Start of EXTRACTED INFORMATION

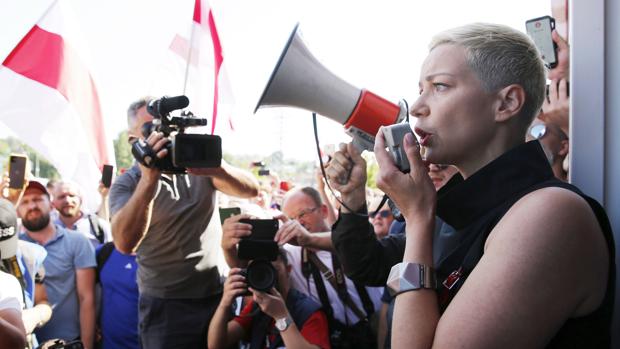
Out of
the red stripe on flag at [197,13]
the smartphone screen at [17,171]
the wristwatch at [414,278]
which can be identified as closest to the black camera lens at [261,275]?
the wristwatch at [414,278]

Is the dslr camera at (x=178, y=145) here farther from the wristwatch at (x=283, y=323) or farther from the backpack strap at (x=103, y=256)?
the backpack strap at (x=103, y=256)

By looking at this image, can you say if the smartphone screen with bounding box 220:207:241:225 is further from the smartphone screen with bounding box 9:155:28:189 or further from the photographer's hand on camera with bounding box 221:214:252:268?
the smartphone screen with bounding box 9:155:28:189

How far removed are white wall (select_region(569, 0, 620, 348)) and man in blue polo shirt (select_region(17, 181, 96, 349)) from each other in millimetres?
3869

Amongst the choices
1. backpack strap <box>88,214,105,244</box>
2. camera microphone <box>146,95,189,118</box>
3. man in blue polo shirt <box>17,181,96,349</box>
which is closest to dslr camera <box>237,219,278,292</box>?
camera microphone <box>146,95,189,118</box>

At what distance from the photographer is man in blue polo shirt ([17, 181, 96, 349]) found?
4.19 metres

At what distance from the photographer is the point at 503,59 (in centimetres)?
129

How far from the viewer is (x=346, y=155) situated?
204 cm

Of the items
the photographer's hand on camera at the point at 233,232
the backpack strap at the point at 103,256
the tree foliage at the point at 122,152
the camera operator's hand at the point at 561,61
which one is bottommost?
the tree foliage at the point at 122,152

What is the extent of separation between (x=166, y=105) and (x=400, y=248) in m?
1.49

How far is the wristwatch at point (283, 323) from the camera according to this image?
2.76 m

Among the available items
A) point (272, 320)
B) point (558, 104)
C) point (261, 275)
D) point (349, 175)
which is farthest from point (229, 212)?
point (558, 104)

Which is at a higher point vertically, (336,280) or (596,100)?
(596,100)

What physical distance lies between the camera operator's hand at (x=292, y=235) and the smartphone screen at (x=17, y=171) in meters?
2.42

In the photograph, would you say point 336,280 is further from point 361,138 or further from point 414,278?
point 414,278
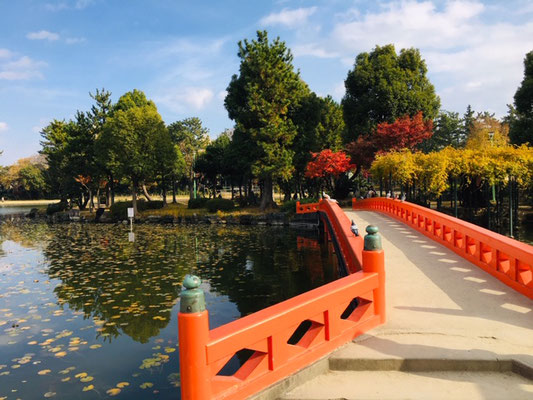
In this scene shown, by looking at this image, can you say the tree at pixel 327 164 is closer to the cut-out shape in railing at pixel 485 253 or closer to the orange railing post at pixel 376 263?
the cut-out shape in railing at pixel 485 253

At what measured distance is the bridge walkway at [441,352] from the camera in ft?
13.6

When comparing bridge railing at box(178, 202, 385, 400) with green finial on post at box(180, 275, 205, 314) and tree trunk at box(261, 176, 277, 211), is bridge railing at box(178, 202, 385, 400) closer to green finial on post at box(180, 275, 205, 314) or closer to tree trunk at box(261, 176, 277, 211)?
green finial on post at box(180, 275, 205, 314)

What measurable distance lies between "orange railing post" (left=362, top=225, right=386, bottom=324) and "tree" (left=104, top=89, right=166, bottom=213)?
3768 cm

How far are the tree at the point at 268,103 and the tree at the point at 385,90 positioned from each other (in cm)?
672

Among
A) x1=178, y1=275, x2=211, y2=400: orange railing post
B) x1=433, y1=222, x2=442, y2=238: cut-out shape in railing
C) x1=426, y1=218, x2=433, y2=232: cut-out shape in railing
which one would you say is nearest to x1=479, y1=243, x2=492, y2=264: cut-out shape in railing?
x1=433, y1=222, x2=442, y2=238: cut-out shape in railing

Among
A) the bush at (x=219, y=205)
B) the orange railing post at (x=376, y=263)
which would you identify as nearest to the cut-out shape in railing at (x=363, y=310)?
the orange railing post at (x=376, y=263)

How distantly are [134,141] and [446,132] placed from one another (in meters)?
55.6

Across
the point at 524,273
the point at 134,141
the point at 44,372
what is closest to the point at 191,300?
the point at 44,372

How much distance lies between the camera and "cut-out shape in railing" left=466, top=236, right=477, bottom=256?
952cm

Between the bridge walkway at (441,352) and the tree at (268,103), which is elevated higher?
the tree at (268,103)

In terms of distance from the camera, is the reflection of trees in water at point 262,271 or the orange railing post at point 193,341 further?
the reflection of trees in water at point 262,271

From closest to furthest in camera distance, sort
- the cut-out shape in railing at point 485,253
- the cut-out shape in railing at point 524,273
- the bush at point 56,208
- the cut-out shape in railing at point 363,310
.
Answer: the cut-out shape in railing at point 363,310, the cut-out shape in railing at point 524,273, the cut-out shape in railing at point 485,253, the bush at point 56,208

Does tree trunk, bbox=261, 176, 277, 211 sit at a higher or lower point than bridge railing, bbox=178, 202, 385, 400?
higher

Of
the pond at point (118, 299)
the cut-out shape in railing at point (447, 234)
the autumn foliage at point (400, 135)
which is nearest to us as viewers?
the pond at point (118, 299)
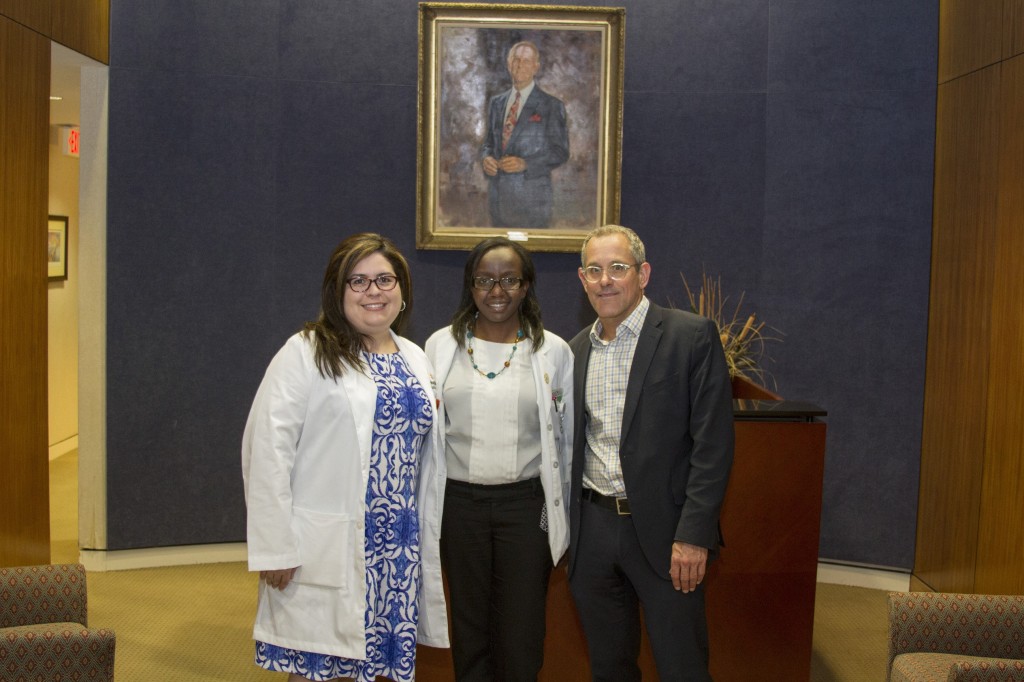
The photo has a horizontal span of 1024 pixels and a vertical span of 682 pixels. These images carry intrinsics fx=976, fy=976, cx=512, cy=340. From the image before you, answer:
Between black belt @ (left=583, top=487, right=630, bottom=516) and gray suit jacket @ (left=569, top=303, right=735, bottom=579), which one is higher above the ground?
gray suit jacket @ (left=569, top=303, right=735, bottom=579)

End of EXTRACTED INFORMATION

REQUEST:
Your task is to retype the lines running from the one that contains "How distantly are" through the end of the records, and nothing else. Pictures are not part of the copy.

THE COMPLETED TASK:
How distantly are [134,141] and [446,132] placed from one another (in meters)?
55.6

Across
the point at 524,273
the point at 134,141
the point at 44,372
what is closest to the point at 191,300?
the point at 44,372

How much distance lies between the camera and "cut-out shape in railing" left=466, top=236, right=477, bottom=256?
952cm

Between the bridge walkway at (441,352) and the tree at (268,103), which is elevated higher?
the tree at (268,103)

In terms of distance from the camera, is the reflection of trees in water at point 262,271 or the orange railing post at point 193,341 further?
the reflection of trees in water at point 262,271

From closest to furthest in camera distance, sort
- the cut-out shape in railing at point 485,253
- the cut-out shape in railing at point 524,273
- the bush at point 56,208
- the cut-out shape in railing at point 363,310
.
Answer: the cut-out shape in railing at point 363,310, the cut-out shape in railing at point 524,273, the cut-out shape in railing at point 485,253, the bush at point 56,208

Does tree trunk, bbox=261, 176, 277, 211 sit at a higher or lower point than bridge railing, bbox=178, 202, 385, 400?
higher

Of
the pond at point (118, 299)
the cut-out shape in railing at point (447, 234)
the autumn foliage at point (400, 135)
which is nearest to us as viewers?
the pond at point (118, 299)
The photo has a horizontal span of 1024 pixels and a vertical span of 682 pixels. These images carry intrinsics fx=976, fy=976, cx=512, cy=340. From the image before you, answer:
Between black belt @ (left=583, top=487, right=630, bottom=516) and gray suit jacket @ (left=569, top=303, right=735, bottom=579), which one is higher above the ground?
gray suit jacket @ (left=569, top=303, right=735, bottom=579)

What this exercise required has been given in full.